* begin Source passage *

Lipsitz et al (1989) - Increased show up rates for a blood drive from 62% to 81% by ending reminder calls to people who had previously agreed to donate blood by ending the reminder call with the sentence, “We’ll count on seeing you then, OK ?”
The Freedman & Fraser experiment is the most important. If you ask people to put a sign in their yard only 17% agree. However if you ask them to do something minor like put a small sign in their window most agree. But by doing so their opinions of themselves subtly change (I am acting like someone who supports safe driving, so I should start feeling like someone who supports safe driving) and as a result 2 weeks later 76% of those people agreed to the large sign in the yard, which is almost 5x as many people who agree to the sign alone w/o being softened up first.
There is another way this experiment is carried out. Instead of a small sticker, people are asked to sign a petition saying they are ‘pro safe driving’ as if anyone could be anti-safe driving.
When that was done and 2 weeks later people were asked to put the large sign in their yard about 50% agreed to do so. Cognitive dissonance again.
So these subtle things like ‘support our troops’ may sound meaningless and maybe/hopefully they are just tools to prevent troops from being treated like dirt like they were in Vietnam, but they may be an insidious method to make everyone support the war. It is an easy jump to go from ‘supporting the troops’ to ‘supporting what the troops do’ and too small for most people to notice.
And again, since war and the military are just a branch of politics all this pro-military jingoism is arguably pro-politician jingoism at its root. If the politicians in iraq or the US were different there’d be no war.

* end Source passage *
* begin Task input *

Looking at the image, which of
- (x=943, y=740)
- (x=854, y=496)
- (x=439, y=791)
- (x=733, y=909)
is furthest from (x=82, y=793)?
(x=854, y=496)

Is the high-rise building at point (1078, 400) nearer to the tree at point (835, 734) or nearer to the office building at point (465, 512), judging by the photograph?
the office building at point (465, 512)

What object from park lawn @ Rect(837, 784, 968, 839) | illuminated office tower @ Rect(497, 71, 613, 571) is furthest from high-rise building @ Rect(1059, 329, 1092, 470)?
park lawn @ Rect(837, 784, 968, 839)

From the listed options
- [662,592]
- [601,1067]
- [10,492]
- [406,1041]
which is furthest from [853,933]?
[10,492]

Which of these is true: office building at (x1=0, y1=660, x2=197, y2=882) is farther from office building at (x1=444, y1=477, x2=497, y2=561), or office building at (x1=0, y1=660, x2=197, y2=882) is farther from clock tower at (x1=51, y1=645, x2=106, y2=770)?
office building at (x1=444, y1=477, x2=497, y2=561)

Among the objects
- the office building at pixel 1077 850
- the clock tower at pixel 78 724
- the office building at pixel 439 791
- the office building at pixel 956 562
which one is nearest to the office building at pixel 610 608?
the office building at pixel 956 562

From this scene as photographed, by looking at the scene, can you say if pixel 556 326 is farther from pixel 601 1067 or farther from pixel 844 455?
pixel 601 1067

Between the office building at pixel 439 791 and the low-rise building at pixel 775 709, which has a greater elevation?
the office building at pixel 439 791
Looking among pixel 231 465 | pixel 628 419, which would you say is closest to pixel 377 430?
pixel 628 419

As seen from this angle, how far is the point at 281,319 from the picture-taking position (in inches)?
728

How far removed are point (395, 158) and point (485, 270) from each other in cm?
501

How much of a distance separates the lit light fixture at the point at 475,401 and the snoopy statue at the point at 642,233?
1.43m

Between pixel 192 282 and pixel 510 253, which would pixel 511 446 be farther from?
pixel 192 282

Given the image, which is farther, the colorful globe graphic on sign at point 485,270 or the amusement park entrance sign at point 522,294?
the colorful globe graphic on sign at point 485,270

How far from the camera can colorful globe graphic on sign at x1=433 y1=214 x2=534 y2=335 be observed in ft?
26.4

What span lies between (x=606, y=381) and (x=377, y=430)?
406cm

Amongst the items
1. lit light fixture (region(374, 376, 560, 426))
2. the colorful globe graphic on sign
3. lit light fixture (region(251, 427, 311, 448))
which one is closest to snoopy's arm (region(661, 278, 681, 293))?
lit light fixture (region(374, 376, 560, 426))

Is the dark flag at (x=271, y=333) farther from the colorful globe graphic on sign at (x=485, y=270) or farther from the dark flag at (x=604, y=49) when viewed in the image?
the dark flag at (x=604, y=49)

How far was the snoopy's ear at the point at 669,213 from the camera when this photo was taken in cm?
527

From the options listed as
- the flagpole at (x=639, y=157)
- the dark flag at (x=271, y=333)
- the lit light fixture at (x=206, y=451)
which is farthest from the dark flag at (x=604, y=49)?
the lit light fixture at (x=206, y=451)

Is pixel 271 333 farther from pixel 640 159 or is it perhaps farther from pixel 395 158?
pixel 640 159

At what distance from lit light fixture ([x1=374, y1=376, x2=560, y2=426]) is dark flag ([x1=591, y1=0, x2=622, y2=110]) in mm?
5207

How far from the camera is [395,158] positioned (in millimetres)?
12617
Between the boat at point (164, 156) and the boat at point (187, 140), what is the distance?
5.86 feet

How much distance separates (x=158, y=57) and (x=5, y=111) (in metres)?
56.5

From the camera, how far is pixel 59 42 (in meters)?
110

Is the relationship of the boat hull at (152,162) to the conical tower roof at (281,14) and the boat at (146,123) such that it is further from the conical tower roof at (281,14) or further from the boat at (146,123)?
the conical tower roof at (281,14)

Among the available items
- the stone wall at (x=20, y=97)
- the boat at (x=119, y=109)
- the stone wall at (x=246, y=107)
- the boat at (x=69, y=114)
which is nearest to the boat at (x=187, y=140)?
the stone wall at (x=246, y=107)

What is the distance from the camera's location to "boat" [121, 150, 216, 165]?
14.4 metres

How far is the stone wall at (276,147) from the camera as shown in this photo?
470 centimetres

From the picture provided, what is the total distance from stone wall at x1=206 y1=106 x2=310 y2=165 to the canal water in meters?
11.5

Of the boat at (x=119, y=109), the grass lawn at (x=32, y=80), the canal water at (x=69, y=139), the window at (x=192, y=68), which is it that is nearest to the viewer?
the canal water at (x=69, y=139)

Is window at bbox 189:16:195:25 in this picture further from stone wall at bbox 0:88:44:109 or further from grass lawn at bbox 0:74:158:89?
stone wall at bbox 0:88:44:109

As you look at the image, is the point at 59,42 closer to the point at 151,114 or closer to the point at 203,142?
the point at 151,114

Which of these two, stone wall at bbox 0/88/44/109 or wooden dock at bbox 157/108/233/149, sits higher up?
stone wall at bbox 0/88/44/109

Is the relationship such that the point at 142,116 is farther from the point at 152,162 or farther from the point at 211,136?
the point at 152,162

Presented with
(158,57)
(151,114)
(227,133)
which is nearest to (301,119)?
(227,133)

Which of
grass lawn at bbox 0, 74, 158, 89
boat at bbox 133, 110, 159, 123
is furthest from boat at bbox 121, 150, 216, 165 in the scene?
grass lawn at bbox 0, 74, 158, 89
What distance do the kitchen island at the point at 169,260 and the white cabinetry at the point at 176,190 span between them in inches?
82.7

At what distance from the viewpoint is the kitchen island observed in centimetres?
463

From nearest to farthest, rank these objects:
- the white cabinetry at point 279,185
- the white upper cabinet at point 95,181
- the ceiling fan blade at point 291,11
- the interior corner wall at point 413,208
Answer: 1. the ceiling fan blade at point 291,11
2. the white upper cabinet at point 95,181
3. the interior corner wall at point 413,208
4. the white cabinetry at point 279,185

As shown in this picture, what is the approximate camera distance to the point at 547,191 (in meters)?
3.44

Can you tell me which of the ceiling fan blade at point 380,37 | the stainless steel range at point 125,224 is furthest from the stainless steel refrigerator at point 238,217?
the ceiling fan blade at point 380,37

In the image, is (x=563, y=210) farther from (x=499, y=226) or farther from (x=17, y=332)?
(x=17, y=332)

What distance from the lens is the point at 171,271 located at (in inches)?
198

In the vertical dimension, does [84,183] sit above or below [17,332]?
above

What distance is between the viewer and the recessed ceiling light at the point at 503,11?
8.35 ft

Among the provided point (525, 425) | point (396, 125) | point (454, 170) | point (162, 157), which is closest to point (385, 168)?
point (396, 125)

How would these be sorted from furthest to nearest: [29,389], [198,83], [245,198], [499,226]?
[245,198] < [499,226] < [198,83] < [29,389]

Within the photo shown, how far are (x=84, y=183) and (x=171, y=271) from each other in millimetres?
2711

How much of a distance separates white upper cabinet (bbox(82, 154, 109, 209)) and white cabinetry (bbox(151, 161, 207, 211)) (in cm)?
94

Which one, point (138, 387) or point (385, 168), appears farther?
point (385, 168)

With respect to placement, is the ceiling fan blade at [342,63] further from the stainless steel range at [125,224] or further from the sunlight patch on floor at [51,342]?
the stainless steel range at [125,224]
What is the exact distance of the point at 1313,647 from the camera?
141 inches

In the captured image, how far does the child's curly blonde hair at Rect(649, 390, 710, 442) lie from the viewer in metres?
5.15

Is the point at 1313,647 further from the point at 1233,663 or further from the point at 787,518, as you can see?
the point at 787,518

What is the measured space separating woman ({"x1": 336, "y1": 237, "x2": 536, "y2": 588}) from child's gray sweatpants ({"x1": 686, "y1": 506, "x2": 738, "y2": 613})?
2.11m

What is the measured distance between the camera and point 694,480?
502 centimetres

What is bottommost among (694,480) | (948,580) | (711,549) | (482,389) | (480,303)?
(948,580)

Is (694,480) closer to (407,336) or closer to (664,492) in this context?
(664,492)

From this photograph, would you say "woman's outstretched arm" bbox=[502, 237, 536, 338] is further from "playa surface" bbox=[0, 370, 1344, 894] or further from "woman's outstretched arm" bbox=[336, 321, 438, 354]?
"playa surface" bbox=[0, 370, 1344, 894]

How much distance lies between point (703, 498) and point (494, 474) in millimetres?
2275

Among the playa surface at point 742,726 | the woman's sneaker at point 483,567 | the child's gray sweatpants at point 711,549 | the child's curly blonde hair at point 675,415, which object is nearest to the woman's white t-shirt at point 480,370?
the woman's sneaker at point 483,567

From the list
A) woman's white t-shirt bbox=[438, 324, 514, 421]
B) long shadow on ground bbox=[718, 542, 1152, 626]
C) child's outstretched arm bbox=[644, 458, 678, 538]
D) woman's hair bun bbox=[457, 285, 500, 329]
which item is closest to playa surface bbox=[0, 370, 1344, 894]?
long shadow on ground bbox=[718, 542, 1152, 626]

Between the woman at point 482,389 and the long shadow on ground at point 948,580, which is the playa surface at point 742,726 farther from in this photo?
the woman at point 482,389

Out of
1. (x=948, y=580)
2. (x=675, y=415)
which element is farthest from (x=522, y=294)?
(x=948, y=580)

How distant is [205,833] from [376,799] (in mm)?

* end Task input *

> [Complete the following]:
1/ Translate this sentence from the persuasion passage into Spanish: "There is another way this experiment is carried out."
2/ Please pull out every line of the records that contains the word "closest".
The persuasion passage and the records are unrelated to each other.

> [The responses]:
1/ Hay otra manera de llevar a cabo este experimento.

2/
Looking among pixel 231 465 | pixel 628 419, which would you say is closest to pixel 377 430?
which one is closest to snoopy's arm (region(661, 278, 681, 293))?
Among the provided point (525, 425) | point (396, 125) | point (454, 170) | point (162, 157), which is closest to point (385, 168)?
which item is closest to playa surface bbox=[0, 370, 1344, 894]?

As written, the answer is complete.